Охайо. Вы говорите по-английски?

— Миньютечку.

Трубку не вешаю. Синтезатор наяривает «Дом на просторе»[3].

— Чем могу служить? — На сей раз мужчина: да мы явно прогрессируем!

Излагаю свою нехитрую потребность.

— Только лед?

— Только лед.

— А. — Со странным всхлипом втягивает в себя воздух. — Будьте любезны, подождите.

— «Дом, дом на просторе…»

— Чем могу служить? — На сей раз голос другой. Во всяком случае, мне так кажется. А может, все это — часть замысловатой игры, в которую принято играть с иностранцами.

— Будьте добры, мне бы немного льда.

— И что еще?

— Ничего.
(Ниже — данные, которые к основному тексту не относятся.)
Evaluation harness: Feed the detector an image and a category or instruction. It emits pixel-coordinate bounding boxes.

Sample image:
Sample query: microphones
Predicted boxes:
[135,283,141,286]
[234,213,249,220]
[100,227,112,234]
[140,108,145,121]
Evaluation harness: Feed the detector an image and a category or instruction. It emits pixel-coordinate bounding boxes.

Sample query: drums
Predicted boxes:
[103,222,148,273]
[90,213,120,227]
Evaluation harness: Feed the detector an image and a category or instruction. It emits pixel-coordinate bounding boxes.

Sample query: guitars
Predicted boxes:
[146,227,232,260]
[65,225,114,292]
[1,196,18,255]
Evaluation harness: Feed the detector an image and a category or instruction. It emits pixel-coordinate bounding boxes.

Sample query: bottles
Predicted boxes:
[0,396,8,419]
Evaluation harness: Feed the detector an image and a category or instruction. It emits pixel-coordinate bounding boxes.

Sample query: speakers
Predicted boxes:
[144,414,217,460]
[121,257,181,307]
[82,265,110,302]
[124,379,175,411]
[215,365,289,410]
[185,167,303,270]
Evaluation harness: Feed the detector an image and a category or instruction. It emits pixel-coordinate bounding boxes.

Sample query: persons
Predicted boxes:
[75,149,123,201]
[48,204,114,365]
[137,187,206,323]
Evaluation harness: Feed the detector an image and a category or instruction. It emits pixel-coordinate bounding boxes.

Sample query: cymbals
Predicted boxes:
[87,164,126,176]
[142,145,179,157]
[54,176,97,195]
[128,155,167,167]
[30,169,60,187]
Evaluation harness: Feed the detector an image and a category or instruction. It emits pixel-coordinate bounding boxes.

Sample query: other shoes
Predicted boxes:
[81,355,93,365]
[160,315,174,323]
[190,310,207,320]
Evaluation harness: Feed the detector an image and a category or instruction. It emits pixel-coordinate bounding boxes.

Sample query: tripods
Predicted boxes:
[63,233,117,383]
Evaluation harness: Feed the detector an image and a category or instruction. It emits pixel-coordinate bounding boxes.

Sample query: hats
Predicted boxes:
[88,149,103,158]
Просто большое ведерко со льдом. У вас ведь есть лед, я надеюсь?

— Сию минуту пришлю.

— Спасибо вам огромное.

Изучаю тоненькую зеленую брошюрку на туалетном столике. «Ваши действия в случае стихийного бедствия». Инструкции касательно землетрясений. Совсем из головы вон, что они тут бывают. Вот, значит, зачем тяжелый хромированный электрический фонарь в ящике столика. А также, возможно, и два одинаковых тома в переплете, на одном — название по-английски: «Учение Будды».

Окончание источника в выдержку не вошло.